--- start of Data listing ---
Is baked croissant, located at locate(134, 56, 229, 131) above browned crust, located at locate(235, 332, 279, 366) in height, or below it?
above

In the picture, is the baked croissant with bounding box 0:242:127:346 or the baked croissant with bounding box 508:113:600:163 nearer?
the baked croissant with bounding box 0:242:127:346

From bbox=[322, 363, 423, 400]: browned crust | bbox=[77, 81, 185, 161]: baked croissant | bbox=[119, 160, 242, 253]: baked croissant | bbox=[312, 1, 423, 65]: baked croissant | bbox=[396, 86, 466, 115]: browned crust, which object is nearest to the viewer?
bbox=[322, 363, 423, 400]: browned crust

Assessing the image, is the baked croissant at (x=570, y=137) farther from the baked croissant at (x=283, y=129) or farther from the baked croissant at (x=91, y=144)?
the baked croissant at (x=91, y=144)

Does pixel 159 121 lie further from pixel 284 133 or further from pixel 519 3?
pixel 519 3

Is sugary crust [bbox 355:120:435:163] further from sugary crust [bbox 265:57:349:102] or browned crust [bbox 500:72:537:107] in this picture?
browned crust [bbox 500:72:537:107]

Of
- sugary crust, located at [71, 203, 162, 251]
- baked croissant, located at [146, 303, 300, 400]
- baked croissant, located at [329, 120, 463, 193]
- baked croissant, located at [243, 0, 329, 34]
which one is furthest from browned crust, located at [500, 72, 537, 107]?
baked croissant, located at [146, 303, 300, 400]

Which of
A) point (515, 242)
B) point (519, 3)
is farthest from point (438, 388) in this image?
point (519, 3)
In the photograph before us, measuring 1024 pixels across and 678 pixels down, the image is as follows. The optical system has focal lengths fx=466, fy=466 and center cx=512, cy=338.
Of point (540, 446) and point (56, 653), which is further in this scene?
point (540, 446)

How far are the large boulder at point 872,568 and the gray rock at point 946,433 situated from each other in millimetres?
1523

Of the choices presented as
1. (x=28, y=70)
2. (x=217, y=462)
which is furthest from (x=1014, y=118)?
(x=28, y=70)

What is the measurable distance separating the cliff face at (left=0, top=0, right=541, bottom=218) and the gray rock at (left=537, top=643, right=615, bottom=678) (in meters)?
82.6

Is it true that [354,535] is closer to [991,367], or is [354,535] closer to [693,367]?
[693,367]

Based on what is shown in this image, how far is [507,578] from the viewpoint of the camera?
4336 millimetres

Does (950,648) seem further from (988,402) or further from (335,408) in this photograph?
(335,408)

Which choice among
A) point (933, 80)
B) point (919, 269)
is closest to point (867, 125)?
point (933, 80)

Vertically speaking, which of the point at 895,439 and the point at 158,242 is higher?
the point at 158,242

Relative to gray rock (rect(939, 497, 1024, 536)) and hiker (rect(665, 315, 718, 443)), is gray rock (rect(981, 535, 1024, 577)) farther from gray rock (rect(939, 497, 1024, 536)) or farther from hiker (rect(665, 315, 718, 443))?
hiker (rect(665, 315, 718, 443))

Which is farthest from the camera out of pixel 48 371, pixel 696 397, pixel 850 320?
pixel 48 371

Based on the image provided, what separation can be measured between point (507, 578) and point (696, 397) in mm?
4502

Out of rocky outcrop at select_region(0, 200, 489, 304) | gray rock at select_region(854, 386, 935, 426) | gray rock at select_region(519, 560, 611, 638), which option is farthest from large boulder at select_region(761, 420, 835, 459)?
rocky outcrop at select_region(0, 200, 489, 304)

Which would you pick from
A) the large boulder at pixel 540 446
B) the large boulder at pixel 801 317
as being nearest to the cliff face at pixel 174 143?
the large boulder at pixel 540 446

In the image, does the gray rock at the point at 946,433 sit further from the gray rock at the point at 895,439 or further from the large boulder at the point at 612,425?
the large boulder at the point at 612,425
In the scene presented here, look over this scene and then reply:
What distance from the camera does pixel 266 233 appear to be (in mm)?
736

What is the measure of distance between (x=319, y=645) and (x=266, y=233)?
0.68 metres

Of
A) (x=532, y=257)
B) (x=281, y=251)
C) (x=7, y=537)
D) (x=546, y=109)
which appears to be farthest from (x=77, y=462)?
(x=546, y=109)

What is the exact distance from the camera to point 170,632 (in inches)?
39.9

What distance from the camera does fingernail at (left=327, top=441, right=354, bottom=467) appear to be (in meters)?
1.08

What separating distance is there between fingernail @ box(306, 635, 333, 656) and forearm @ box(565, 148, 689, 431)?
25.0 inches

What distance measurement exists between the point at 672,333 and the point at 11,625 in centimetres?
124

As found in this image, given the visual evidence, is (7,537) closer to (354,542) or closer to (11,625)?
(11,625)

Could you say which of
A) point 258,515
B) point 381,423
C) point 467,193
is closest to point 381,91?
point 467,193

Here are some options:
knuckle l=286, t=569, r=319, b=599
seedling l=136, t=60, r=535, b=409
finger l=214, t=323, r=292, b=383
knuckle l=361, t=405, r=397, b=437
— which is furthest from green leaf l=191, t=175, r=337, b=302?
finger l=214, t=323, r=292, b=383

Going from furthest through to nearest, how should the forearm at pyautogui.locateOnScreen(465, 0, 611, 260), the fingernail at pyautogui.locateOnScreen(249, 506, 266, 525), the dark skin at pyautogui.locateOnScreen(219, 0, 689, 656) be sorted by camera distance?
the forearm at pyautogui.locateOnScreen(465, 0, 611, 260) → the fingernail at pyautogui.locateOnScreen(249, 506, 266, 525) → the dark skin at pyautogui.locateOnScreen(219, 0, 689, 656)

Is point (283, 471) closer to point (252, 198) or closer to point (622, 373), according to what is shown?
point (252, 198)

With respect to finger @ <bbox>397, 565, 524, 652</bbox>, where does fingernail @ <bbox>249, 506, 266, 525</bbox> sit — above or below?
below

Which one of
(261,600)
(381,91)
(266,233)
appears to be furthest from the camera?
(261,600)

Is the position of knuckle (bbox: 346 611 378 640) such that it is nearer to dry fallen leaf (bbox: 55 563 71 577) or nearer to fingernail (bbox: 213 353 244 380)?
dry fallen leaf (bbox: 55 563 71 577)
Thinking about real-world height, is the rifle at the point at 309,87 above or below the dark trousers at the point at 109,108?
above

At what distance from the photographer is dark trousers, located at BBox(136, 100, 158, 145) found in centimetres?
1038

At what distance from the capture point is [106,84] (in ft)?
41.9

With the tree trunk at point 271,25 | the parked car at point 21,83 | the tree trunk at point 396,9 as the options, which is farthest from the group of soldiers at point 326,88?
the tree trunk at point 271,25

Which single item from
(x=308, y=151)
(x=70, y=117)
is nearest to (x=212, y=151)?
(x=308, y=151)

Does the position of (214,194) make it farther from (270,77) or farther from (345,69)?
--- end of Data listing ---
• **Given problem**: Rewrite the lines above as a numbered list, leaving out any blank lines.

• **Problem solution**:
1. Is baked croissant, located at locate(134, 56, 229, 131) above browned crust, located at locate(235, 332, 279, 366) in height, or below it?
2. above
3. In the picture, is the baked croissant with bounding box 0:242:127:346 or the baked croissant with bounding box 508:113:600:163 nearer?
4. the baked croissant with bounding box 0:242:127:346
5. From bbox=[322, 363, 423, 400]: browned crust | bbox=[77, 81, 185, 161]: baked croissant | bbox=[119, 160, 242, 253]: baked croissant | bbox=[312, 1, 423, 65]: baked croissant | bbox=[396, 86, 466, 115]: browned crust, which object is nearest to the viewer?
6. bbox=[322, 363, 423, 400]: browned crust
7. Assessing the image, is the baked croissant at (x=570, y=137) farther from the baked croissant at (x=283, y=129) or farther from the baked croissant at (x=91, y=144)?
8. the baked croissant at (x=91, y=144)
9. Does pixel 159 121 lie further from pixel 284 133 or further from pixel 519 3?
10. pixel 519 3
11. Is sugary crust [bbox 355:120:435:163] further from sugary crust [bbox 265:57:349:102] or browned crust [bbox 500:72:537:107] in this picture?
12. browned crust [bbox 500:72:537:107]
13. Of
14. - sugary crust, located at [71, 203, 162, 251]
15. - baked croissant, located at [146, 303, 300, 400]
16. - baked croissant, located at [329, 120, 463, 193]
17. - baked croissant, located at [243, 0, 329, 34]
18. which one is furthest from browned crust, located at [500, 72, 537, 107]?
19. baked croissant, located at [146, 303, 300, 400]
20. Which of
21. A) point (515, 242)
22. B) point (519, 3)
23. is farthest from point (438, 388) in this image?
24. point (519, 3)
25. In the photograph before us, measuring 1024 pixels across and 678 pixels down, the image is as follows. The optical system has focal lengths fx=466, fy=466 and center cx=512, cy=338.
26. Of point (540, 446) and point (56, 653), which is further in this scene?
27. point (540, 446)
28. How far are the large boulder at point 872,568 and the gray rock at point 946,433 situated from each other in millimetres?
29. 1523
30. Of the choices presented as
31. 1. (x=28, y=70)
32. 2. (x=217, y=462)
33. which is furthest from (x=1014, y=118)?
34. (x=28, y=70)
35. What is the measurable distance separating the cliff face at (left=0, top=0, right=541, bottom=218) and the gray rock at (left=537, top=643, right=615, bottom=678) (in meters)?
36. 82.6
37. Is it true that [354,535] is closer to [991,367], or is [354,535] closer to [693,367]?
38. [693,367]
39. Based on what is shown in this image, how far is [507,578] from the viewpoint of the camera?
40. 4336 millimetres
41. Does (950,648) seem further from (988,402) or further from (335,408) in this photograph?
42. (335,408)
43. Which choice among
44. A) point (933, 80)
45. B) point (919, 269)
46. is closest to point (867, 125)?
47. point (933, 80)
48. Vertically speaking, which of the point at 895,439 and the point at 158,242 is higher?
49. the point at 158,242
50. Relative to gray rock (rect(939, 497, 1024, 536)) and hiker (rect(665, 315, 718, 443)), is gray rock (rect(981, 535, 1024, 577)) farther from gray rock (rect(939, 497, 1024, 536)) or farther from hiker (rect(665, 315, 718, 443))?
51. hiker (rect(665, 315, 718, 443))
52. Which is farthest from the camera out of pixel 48 371, pixel 696 397, pixel 850 320?
53. pixel 48 371
54. Based on the image provided, what separation can be measured between point (507, 578) and point (696, 397) in mm?
55. 4502
56. Out of rocky outcrop at select_region(0, 200, 489, 304) | gray rock at select_region(854, 386, 935, 426) | gray rock at select_region(519, 560, 611, 638), which option is farthest from large boulder at select_region(761, 420, 835, 459)?
57. rocky outcrop at select_region(0, 200, 489, 304)
58. Which would you pick from
59. A) the large boulder at pixel 540 446
60. B) the large boulder at pixel 801 317
61. as being nearest to the cliff face at pixel 174 143?
62. the large boulder at pixel 540 446
63. In the image, does the gray rock at the point at 946,433 sit further from the gray rock at the point at 895,439 or further from the large boulder at the point at 612,425?
64. the large boulder at the point at 612,425
65. In the scene presented here, look over this scene and then reply:
66. What distance from the camera does pixel 266 233 appear to be (in mm)?
67. 736
68. What is the measure of distance between (x=319, y=645) and (x=266, y=233)?
69. 0.68 metres
70. Of
71. A) (x=532, y=257)
72. B) (x=281, y=251)
73. C) (x=7, y=537)
74. D) (x=546, y=109)
75. which appears to be farthest from (x=77, y=462)?
76. (x=546, y=109)
77. What is the exact distance from the camera to point 170,632 (in inches)?
78. 39.9
79. What distance from the camera does fingernail at (left=327, top=441, right=354, bottom=467) appear to be (in meters)?
80. 1.08
81. What separating distance is there between fingernail @ box(306, 635, 333, 656) and forearm @ box(565, 148, 689, 431)?
82. 25.0 inches
83. What distance measurement exists between the point at 672,333 and the point at 11,625 in centimetres?
84. 124
85. As found in this image, given the visual evidence, is (7,537) closer to (354,542) or closer to (11,625)?
86. (11,625)
87. Could you say which of
88. A) point 258,515
89. B) point 381,423
90. C) point 467,193
91. is closest to point 381,91?
92. point 467,193
93. Here are some options:
94. knuckle l=286, t=569, r=319, b=599
95. seedling l=136, t=60, r=535, b=409
96. finger l=214, t=323, r=292, b=383
97. knuckle l=361, t=405, r=397, b=437
98. — which is furthest from green leaf l=191, t=175, r=337, b=302?
99. finger l=214, t=323, r=292, b=383
100. Going from furthest through to nearest, how should the forearm at pyautogui.locateOnScreen(465, 0, 611, 260), the fingernail at pyautogui.locateOnScreen(249, 506, 266, 525), the dark skin at pyautogui.locateOnScreen(219, 0, 689, 656) be sorted by camera distance?
101. the forearm at pyautogui.locateOnScreen(465, 0, 611, 260) → the fingernail at pyautogui.locateOnScreen(249, 506, 266, 525) → the dark skin at pyautogui.locateOnScreen(219, 0, 689, 656)
102. Is point (283, 471) closer to point (252, 198) or closer to point (622, 373), according to what is shown?
103. point (252, 198)
104. With respect to finger @ <bbox>397, 565, 524, 652</bbox>, where does fingernail @ <bbox>249, 506, 266, 525</bbox> sit — above or below?
105. below
106. Which one of
107. (261,600)
108. (381,91)
109. (266,233)
110. appears to be furthest from the camera?
111. (261,600)
112. Is the position of knuckle (bbox: 346 611 378 640) such that it is nearer to dry fallen leaf (bbox: 55 563 71 577) or nearer to fingernail (bbox: 213 353 244 380)?
113. dry fallen leaf (bbox: 55 563 71 577)
114. Thinking about real-world height, is the rifle at the point at 309,87 above or below the dark trousers at the point at 109,108?
115. above
116. At what distance from the photographer is dark trousers, located at BBox(136, 100, 158, 145) found in centimetres?
117. 1038
118. At what distance from the capture point is [106,84] (in ft)?
119. 41.9
120. With the tree trunk at point 271,25 | the parked car at point 21,83 | the tree trunk at point 396,9 as the options, which is farthest from the group of soldiers at point 326,88?
121. the tree trunk at point 271,25
122. Which single item from
123. (x=308, y=151)
124. (x=70, y=117)
125. is nearest to (x=212, y=151)?
126. (x=308, y=151)
127. Does the position of (214,194) make it farther from (270,77) or farther from (345,69)?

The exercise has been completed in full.